Reçu la réponse de ma tante Philomène avec deux billets de cent
francs, – juste ce qu’il faut pour le plus pressé. L’argent file
entre mes doigts comme du sable, c’est effrayant.
Il faut avouer que je suis d’une sottise ! Ainsi, par exemple,
l’épicier d’Heuchin, M. Pamyre, qui est un brave homme (deux de ses
fils sont prêtres), m’a tout de suite reçu avec beaucoup d’amitié.

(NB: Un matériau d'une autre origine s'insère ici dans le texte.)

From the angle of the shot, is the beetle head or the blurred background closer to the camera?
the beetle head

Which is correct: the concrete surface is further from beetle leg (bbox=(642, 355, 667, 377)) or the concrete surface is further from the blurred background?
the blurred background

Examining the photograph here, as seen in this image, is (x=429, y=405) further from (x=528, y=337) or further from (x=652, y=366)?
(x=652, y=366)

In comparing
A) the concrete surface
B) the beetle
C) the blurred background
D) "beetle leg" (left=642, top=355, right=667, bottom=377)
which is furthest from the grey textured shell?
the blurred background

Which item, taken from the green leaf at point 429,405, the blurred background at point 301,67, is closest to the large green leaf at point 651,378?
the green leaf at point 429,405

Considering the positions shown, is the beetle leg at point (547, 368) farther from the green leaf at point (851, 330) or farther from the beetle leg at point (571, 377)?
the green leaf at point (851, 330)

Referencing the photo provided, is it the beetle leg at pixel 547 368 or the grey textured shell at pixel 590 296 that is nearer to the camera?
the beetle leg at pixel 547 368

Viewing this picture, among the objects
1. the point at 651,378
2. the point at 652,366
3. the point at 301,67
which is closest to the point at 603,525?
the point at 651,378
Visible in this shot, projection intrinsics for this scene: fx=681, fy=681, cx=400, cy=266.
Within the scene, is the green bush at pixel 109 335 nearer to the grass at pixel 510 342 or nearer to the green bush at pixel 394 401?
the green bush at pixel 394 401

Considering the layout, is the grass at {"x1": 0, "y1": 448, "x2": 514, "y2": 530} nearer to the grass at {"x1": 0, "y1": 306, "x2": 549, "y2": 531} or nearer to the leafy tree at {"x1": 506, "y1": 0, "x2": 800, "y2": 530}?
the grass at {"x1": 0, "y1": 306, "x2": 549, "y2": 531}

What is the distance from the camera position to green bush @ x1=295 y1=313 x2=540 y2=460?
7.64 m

C’est d’ailleurs le fournisseur attitré de mes confrères. Il ne
manquait jamais de m’offrir, dans son arrière-boutique, du vin de
quinquina et des gâteaux secs. Nous bavardions un bon moment. Les
temps sont durs pour lui, une de ses filles n’est pas encore
pourvue et ses deux autres garçons, élèves à la faculté catholique,
coûtent cher. Bref, en prenant ma commande, il m’a dit un jour
gentiment : « J’ajoute trois bouteilles de quinquina, ça vous
donnera des couleurs. » J’ai cru bêtement qu’il me les offrait.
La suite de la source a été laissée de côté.